For those that don’t recall, the Oculus Rift creator was speaking about Sony Computer Entertainment (SCE) and its then-relatively new Project Morpheus virtual reality (VR) head-mounted display (HMD) for the PlayStation 4. He was voicing the concerns of much of the VR community about what SCE was actually bringing to the table for the industry. The kit itself was impressive and SCE figureheads like Shuhei Yoshida were incredibly enthusiastic about it, but there was an undeniably worrying lack of support from other areas of the company.
Concerns were first raised in 2014 when SCE Europe CEO Jim Ryan noted that its release was still ‘uncertain’. Despite what fans had been lead to believe thus far, Ryan stated that the kit was very much a ‘technology exercise’, spreading doubt about how much confidence the business side of SCE held in the device. The year that followed fuelled those doubts, as the company only made passing mentions of the kit.
But, thankfully, Project Morpheus is indeed set for a consumer release as announced at the 2015 Game Developers Conference (GDC) in March. In fact, it’s not just SCE that seems to be backing the future of VR now but Sony Corporation as a whole, as demonstrated during the company’s IFA 2015 press conference in Berlin this week.
Sony’s consumer show conferences usually make little mention of the PlayStation brand. At both IFA and the Consumer Electronics Show (CES) towards the start of each year the company doubles down on other areas such as TVs, cameras and smartphones. This was no different at yesterday’s conference, hosted by company CEO Kazuo Hirai. However, following the introduction of a brand new handset, the Xperia Z5, and several updates, Hirai surprisingly turned his attention to the upcoming VR HMD.
No major announcements were made; it would appear that Project Morpheus is simply on display at this week’s event, but the mere mention of the device at a general electronics show has some big implications. It proves that Sony is starting to feel much more confident about the future of VR and its device, bringing it to the attention of those beyond the core PlayStation 4 audience. The company clearly recognises that the kit has the potential to reach far beyond videogame enthusiasts and appeal to other tech fans, movie goers, educational experts and more.
It also suggests that, to Sony, Project Morpheus is a potential major new hardware opportunity. After all, the device is the company’s only HMD now that it’s closed production of its HMZ series of personal viewers. One limiting factor of this is that the device is linked to the PlayStation 4; it’s not an independent system like the TVs and smartphones that it talks about so often. Both are Sony products, but the barrier will no doubt need to be removed to access a much more general audience that has no interest in purchasing a videogame console.

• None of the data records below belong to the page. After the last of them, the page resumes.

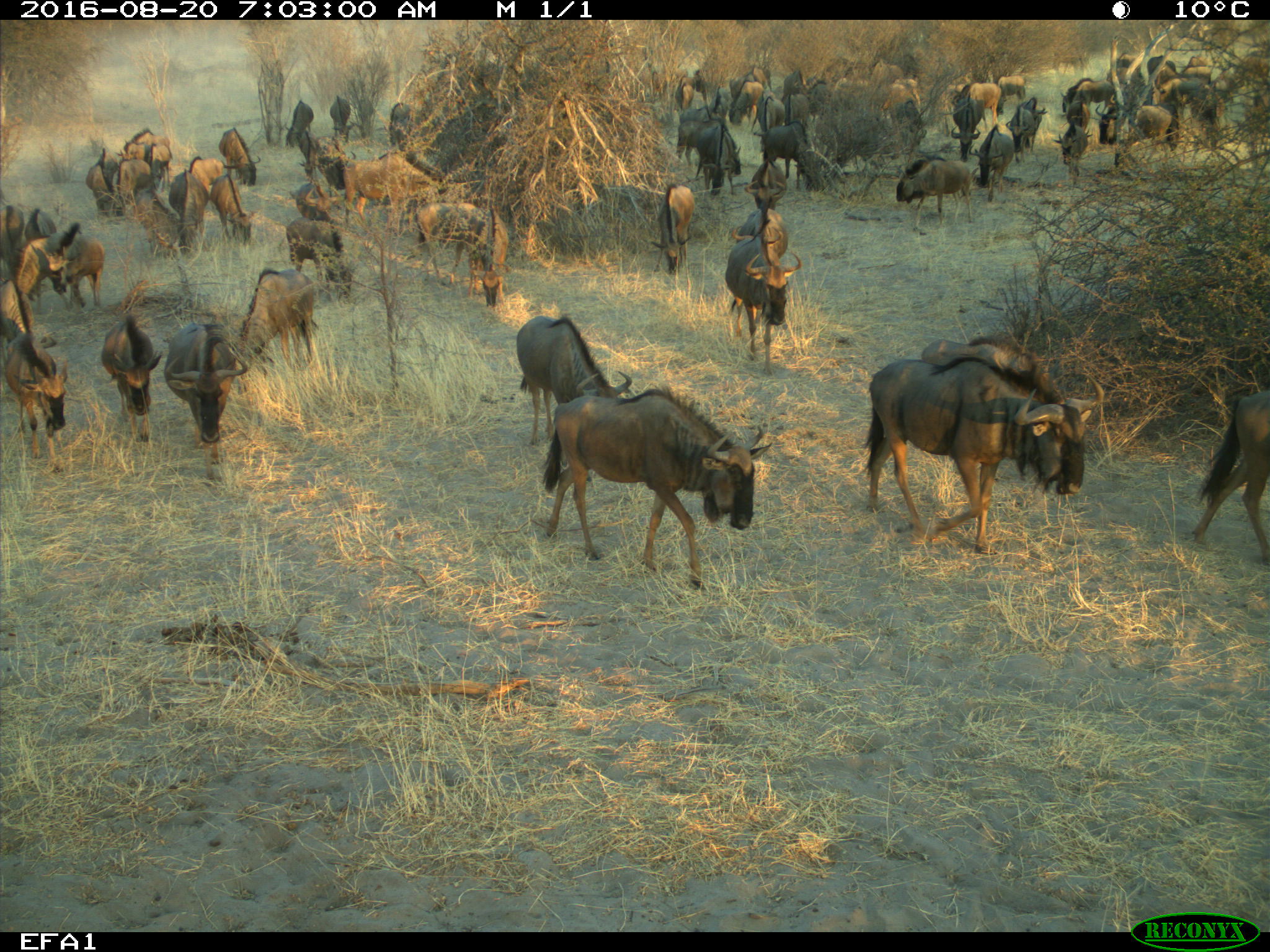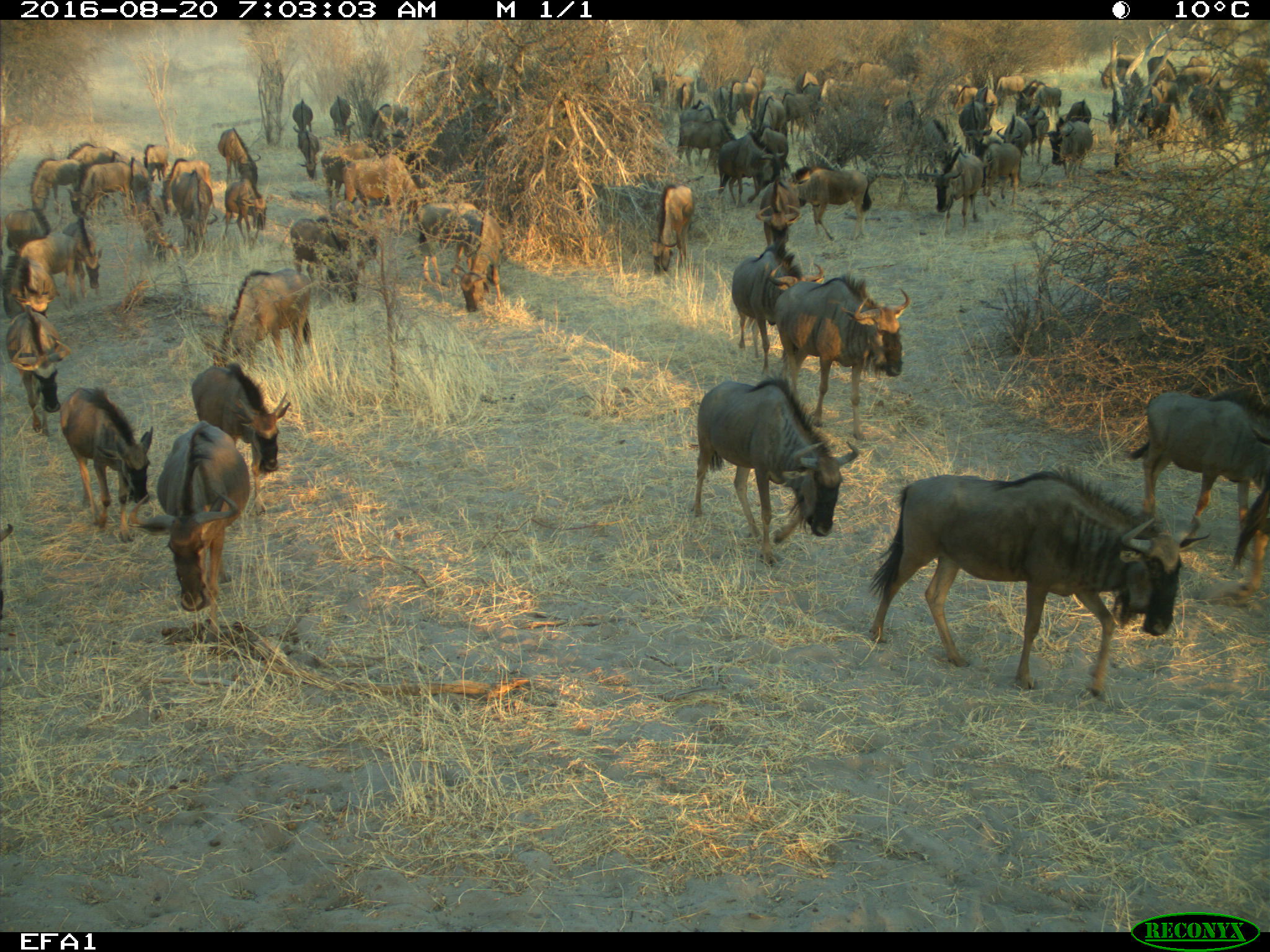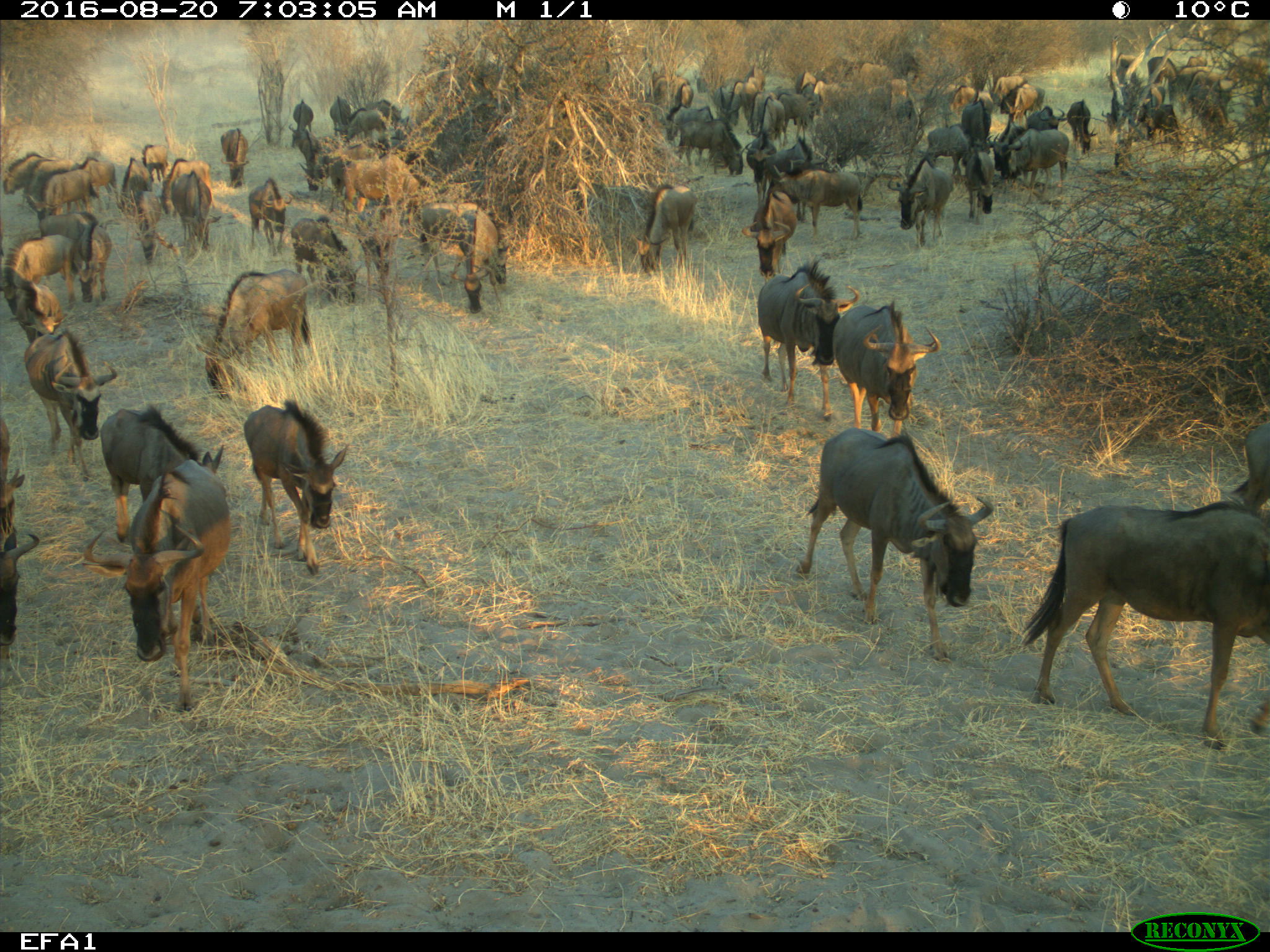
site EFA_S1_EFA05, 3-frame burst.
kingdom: Animalia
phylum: Chordata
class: Mammalia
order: Artiodactyla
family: Bovidae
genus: Connochaetes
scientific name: Connochaetes taurinus taurinus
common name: blue wildebeest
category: wildebeestblue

Either way, it’s exciting to think about how not just SCE but Sony as a whole might support Project Morpheus. We’ve already seen a glimpse of this potential things to a collaboration with Sony Pictures, but the device could go much further with the backing of the entire company. As a peripheral to the PlayStation 4 Project Morpheus is an exciting add-on. As a major new hardware category for Sony as a whole the kit could have a much brighter future ahead of it.